* [Task objective]: Can you extract every one of the rows below and reproduce each word for word?

* [Listed records]:
>> begin

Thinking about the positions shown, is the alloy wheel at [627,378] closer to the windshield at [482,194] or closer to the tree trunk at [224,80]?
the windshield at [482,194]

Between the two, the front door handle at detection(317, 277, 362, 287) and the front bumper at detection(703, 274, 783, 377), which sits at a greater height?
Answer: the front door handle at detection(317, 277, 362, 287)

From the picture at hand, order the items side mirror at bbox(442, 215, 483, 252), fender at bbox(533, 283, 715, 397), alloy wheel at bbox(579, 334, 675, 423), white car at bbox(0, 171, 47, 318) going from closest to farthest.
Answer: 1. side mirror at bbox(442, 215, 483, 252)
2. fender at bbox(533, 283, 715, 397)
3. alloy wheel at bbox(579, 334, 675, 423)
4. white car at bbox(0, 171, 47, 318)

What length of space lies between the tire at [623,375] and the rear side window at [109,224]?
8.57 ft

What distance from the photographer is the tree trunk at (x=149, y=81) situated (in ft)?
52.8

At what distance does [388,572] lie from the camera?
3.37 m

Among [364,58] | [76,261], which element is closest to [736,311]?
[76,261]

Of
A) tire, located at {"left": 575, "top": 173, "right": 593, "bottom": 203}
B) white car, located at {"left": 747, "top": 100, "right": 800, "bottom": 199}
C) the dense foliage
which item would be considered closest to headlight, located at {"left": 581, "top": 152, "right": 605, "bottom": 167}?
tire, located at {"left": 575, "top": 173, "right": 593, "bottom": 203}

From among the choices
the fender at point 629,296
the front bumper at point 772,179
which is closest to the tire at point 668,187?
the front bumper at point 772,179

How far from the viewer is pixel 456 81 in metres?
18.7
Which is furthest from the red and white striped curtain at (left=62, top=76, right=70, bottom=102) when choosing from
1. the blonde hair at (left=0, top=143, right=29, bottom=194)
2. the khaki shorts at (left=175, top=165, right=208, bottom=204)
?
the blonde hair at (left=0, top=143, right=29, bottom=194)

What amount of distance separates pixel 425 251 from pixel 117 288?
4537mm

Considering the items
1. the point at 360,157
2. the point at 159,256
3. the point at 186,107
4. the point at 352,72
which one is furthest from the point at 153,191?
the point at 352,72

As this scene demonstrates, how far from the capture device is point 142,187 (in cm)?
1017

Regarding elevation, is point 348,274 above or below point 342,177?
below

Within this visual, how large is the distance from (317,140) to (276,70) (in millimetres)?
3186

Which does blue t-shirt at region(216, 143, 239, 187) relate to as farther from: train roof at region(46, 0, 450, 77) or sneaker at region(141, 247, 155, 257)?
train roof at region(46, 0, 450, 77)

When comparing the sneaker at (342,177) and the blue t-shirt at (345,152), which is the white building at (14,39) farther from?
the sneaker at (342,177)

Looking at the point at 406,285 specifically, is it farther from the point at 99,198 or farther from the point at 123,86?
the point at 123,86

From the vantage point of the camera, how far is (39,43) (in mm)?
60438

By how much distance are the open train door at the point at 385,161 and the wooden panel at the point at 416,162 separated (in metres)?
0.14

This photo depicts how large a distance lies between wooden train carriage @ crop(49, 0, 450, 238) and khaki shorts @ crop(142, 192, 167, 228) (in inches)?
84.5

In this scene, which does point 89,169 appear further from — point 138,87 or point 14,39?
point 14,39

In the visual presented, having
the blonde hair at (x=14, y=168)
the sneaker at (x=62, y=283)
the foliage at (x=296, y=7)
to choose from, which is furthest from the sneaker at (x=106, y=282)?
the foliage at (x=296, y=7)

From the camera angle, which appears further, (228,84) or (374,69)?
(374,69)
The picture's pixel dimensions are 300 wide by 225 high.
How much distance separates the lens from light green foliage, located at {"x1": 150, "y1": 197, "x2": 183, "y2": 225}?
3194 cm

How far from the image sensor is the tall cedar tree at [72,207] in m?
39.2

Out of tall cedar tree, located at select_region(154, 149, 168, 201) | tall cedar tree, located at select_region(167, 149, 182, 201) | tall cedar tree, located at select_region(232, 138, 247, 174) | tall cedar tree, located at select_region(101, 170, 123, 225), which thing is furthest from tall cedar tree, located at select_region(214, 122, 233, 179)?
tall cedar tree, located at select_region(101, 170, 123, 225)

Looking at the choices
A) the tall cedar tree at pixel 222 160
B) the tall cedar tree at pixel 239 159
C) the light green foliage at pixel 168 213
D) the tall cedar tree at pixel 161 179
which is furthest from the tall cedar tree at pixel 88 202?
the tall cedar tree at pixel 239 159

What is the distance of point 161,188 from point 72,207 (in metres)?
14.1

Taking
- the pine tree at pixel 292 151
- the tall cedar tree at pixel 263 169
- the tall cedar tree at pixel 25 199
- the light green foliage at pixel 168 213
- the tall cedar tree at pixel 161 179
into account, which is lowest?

>> end

* [Correct answer]:
Thinking about the positions shown, is the alloy wheel at [627,378] closer to the windshield at [482,194] or closer to the tree trunk at [224,80]?
the windshield at [482,194]

Between the two, the front door handle at detection(317, 277, 362, 287) and the front bumper at detection(703, 274, 783, 377), which sits at a greater height?
Answer: the front door handle at detection(317, 277, 362, 287)

From the picture at hand, order the items side mirror at bbox(442, 215, 483, 252), fender at bbox(533, 283, 715, 397), alloy wheel at bbox(579, 334, 675, 423), white car at bbox(0, 171, 47, 318) going from closest to farthest.
Answer: 1. side mirror at bbox(442, 215, 483, 252)
2. fender at bbox(533, 283, 715, 397)
3. alloy wheel at bbox(579, 334, 675, 423)
4. white car at bbox(0, 171, 47, 318)

What length of space lies between the tire at [623,375] and the rear side window at [109,224]?
8.57 ft

What distance from the photographer is the tree trunk at (x=149, y=81) situated (in ft)?
52.8

At what distance does [388,572] lie from the camera?
3.37 m

Among [364,58] | [76,261], which element is closest to [736,311]?
[76,261]

Of
A) tire, located at {"left": 575, "top": 173, "right": 593, "bottom": 203}
B) white car, located at {"left": 747, "top": 100, "right": 800, "bottom": 199}
C) the dense foliage
which item would be considered closest to headlight, located at {"left": 581, "top": 152, "right": 605, "bottom": 167}?
tire, located at {"left": 575, "top": 173, "right": 593, "bottom": 203}

From among the choices
the fender at point 629,296
the front bumper at point 772,179
which is closest to the tire at point 668,187?
the front bumper at point 772,179

How far from the viewer is pixel 456 81 in metres?
18.7
Which is furthest from the red and white striped curtain at (left=62, top=76, right=70, bottom=102) when choosing from
1. the blonde hair at (left=0, top=143, right=29, bottom=194)
2. the khaki shorts at (left=175, top=165, right=208, bottom=204)
?
the blonde hair at (left=0, top=143, right=29, bottom=194)

What amount of distance separates pixel 425 251 from pixel 117 288?
4537mm

Considering the items
1. the point at 360,157
2. the point at 159,256
3. the point at 186,107
4. the point at 352,72
which one is furthest from the point at 153,191?
the point at 352,72

As this scene demonstrates, how far from the capture device is point 142,187 (in cm)?
1017

Regarding elevation, is point 348,274 above or below point 342,177?
below

Within this visual, how large is the distance from (317,140) to (276,70) (in millimetres)?
3186

Which does blue t-shirt at region(216, 143, 239, 187) relate to as farther from: train roof at region(46, 0, 450, 77) or sneaker at region(141, 247, 155, 257)?
train roof at region(46, 0, 450, 77)

When comparing the sneaker at (342,177) and the blue t-shirt at (345,152), which is the white building at (14,39) farther from?
the sneaker at (342,177)

Looking at the point at 406,285 specifically, is it farther from the point at 99,198 or farther from the point at 123,86?
the point at 123,86

From the vantage point of the camera, how far is (39,43) (in mm)?
60438

By how much distance are the open train door at the point at 385,161 and the wooden panel at the point at 416,162 separated (in metres)?
0.14

This photo depicts how large a distance lies between wooden train carriage @ crop(49, 0, 450, 238) and khaki shorts @ crop(142, 192, 167, 228) (in inches)?
84.5

In this scene, which does point 89,169 appear further from — point 138,87 or point 14,39?
point 14,39

In the visual presented, having
the blonde hair at (x=14, y=168)
the sneaker at (x=62, y=283)
the foliage at (x=296, y=7)
to choose from, which is furthest from the sneaker at (x=106, y=282)?
the foliage at (x=296, y=7)

From the camera angle, which appears further, (228,84) or (374,69)?
(374,69)
The picture's pixel dimensions are 300 wide by 225 high.
How much distance separates the lens from light green foliage, located at {"x1": 150, "y1": 197, "x2": 183, "y2": 225}?
3194 cm

How far from the image sensor is the tall cedar tree at [72,207] in m?
39.2

Out of tall cedar tree, located at select_region(154, 149, 168, 201) | tall cedar tree, located at select_region(167, 149, 182, 201) | tall cedar tree, located at select_region(232, 138, 247, 174) | tall cedar tree, located at select_region(101, 170, 123, 225), which thing is furthest from tall cedar tree, located at select_region(214, 122, 233, 179)?
tall cedar tree, located at select_region(101, 170, 123, 225)

Looking at the choices
A) the tall cedar tree at pixel 222 160
B) the tall cedar tree at pixel 239 159
C) the light green foliage at pixel 168 213
D) the tall cedar tree at pixel 161 179
which is furthest from the tall cedar tree at pixel 88 202?
the tall cedar tree at pixel 239 159

What is the distance of point 161,188 from point 72,207 (in metres)?
14.1

Taking
- the pine tree at pixel 292 151
- the tall cedar tree at pixel 263 169
- the tall cedar tree at pixel 25 199
- the light green foliage at pixel 168 213
- the tall cedar tree at pixel 161 179
into account, which is lowest?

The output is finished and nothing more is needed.